My son has played travel baseball since he was 9. He didn't really come from a baseball background as both my husband and I know nothing about the sport. We have only grown to love it because of my son. He has always had great seasons on the teams he has played on, of course he has had times when he has swung at a high pitch with a full count, I have watched as he missed a ball thrown right at him and been there when he has thrown a pitch as high as the top of the back stop. But all in all he has always ended up all seasons as a strong, confident player who lays it all out.
This year was different. I have never seen him struggle as much with batting as he did this year. Yes, it wasn't his strongest area in baseball but usually he would deliver. I guess it wouldn't be that big of a deal if he was on the same team as he had been on in the years past. His old team knew his history right? They know that this is just a phase and this kid will persevere. Every baseball player has a bad year. It so happens however that he was an added 12th player on a team that has been together since 9U. They knew nothing of this kid and his performance. All they knew was what they saw this year. And, it wasn't much in the batting department.
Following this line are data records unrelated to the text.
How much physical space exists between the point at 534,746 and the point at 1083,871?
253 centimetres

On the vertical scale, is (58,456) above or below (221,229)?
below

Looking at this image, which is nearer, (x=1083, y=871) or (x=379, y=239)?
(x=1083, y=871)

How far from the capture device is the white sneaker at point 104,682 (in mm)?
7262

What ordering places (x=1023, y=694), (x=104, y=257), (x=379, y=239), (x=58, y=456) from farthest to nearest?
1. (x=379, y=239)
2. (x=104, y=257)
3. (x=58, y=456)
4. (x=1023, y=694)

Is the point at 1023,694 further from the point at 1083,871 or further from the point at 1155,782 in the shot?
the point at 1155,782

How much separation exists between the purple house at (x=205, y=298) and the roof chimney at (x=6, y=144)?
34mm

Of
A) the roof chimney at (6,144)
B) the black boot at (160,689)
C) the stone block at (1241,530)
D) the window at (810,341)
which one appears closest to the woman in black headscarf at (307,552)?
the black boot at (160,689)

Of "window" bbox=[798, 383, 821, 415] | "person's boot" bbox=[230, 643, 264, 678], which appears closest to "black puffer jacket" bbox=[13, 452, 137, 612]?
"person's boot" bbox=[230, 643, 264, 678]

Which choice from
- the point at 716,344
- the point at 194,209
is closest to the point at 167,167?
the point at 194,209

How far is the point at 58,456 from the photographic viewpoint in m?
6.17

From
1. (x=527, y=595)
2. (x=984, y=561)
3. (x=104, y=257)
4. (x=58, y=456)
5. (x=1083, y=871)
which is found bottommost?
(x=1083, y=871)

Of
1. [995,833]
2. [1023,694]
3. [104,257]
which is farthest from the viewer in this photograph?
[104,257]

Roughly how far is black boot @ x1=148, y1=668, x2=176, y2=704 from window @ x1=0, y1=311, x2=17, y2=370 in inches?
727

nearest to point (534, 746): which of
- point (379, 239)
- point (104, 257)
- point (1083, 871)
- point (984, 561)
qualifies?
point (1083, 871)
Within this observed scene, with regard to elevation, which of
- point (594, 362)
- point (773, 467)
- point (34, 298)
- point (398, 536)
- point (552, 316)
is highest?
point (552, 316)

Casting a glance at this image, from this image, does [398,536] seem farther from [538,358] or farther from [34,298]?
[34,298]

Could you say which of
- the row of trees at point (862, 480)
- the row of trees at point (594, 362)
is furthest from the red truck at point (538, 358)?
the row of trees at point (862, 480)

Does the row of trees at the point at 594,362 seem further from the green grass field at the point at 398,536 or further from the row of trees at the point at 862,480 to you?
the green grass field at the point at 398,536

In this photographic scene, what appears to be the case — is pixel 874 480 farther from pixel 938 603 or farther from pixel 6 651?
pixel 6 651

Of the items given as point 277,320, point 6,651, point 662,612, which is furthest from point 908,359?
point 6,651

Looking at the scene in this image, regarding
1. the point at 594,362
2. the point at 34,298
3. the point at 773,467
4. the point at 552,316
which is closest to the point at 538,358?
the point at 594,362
I began to dread going to baseball games. I could feel the other parents when my son was up to bat, the disappointment and quiet remarks amoungst the parents, "this is what our hear coach said was a player with very special skill sets....". I didn't have the support group I had in the past on our old team, all with whom went through the same emotions and fears that I did so were were able to support one another. This team I had no one. I could feel myself slowly removing from the team with my tail between my legs. He wasn't the all star Jeter they were made to believe, just a 12 year old boy who loves the game and is passionate about doing well. I started to feel stressed out at every game, not wanting to go and sit alone to endure the looks and feelings I know the parents had. I was embarressed.
As time went on, I began to start noticing things in my son unrelated to baseball. He would stand up for kids at school that were being picked on, open doors for women including his older sister and I, doing well in school without my nagging him, help his dad in the yard during the heat of summer without being asked, going to swim practice at 7am every day in the summer and enjoying it, no complaints at all, helping me with chores around the house, being a good friend, giving me random hugs and so much more. I slowly started to realize the wonderful young man he is becoming. I for so much of the season focused on who he was as a baseball player, I failed to realize the wonderful gift of a human being that God has given me. One of my major regrets as a parent.
After realizing what was right in front of me, I am free from the worries of making the team. I know the type of kid I am raising and any team would benefit from having him. This will make him a stronger young man. He is a great kid - funny, intelligent, kind-hearted, a great athlete and passionate. I am so grateful for a rough batting season.